Still, coming from a panel of conservative justices whose track record under Trump showed strong support for broad presidential powers, Judge Alito’s unsigned order is a stunning rebuke of executive authority over immigration. The three progressives on the court — Justices Breyer, Sotomayor and Kagan — would have intervened to back Biden’s authority to dictate the policy in the interim.

Applicants for admission at the U.S. border are processed through either expedited removal proceedings or regular removal proceedings, and it’s up to immigration officers to make a threshold decision as to whether a particular non-citizen is eligible for the expedited route. In the Immigration and Naturalization Act (INA), Congress gave DHS authority to return some undocumented migrants (called “aliens” in the statute) to “a foreign territory contiguous to the United States” on an expedited basis under narrow circumstances, such as fraud, misrepresentation or a lack of proper documentation. Migrants who are not eligible for expedited removal are put in regular removal proceedings, which involve hearings before an immigration judge on an individual’s susceptibility to deportation. 
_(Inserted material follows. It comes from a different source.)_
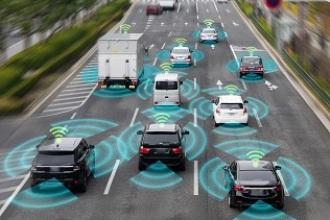 Autopistas que 'hablan', señales inteligentes... Así son las carreteras del futuro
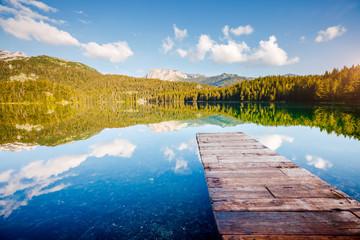 壁紙(ウォールミューラル) - Picturesque view of Black lake. Location place National park Durmitor, Montenegro, Europe.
Prior to 2019 — when Trump’s DHS issued the MPP — immigration officers processing asylum seekers who didn’t qualify for expedited removal had two options: detain them in the United States or place them on parole within the United States pending their hearings. Under the MPP, Trump replaced the parole option with a new one: sending the applicants back to Mexico to wait until an immigration judge resolves their asylum claims, which can take a long time.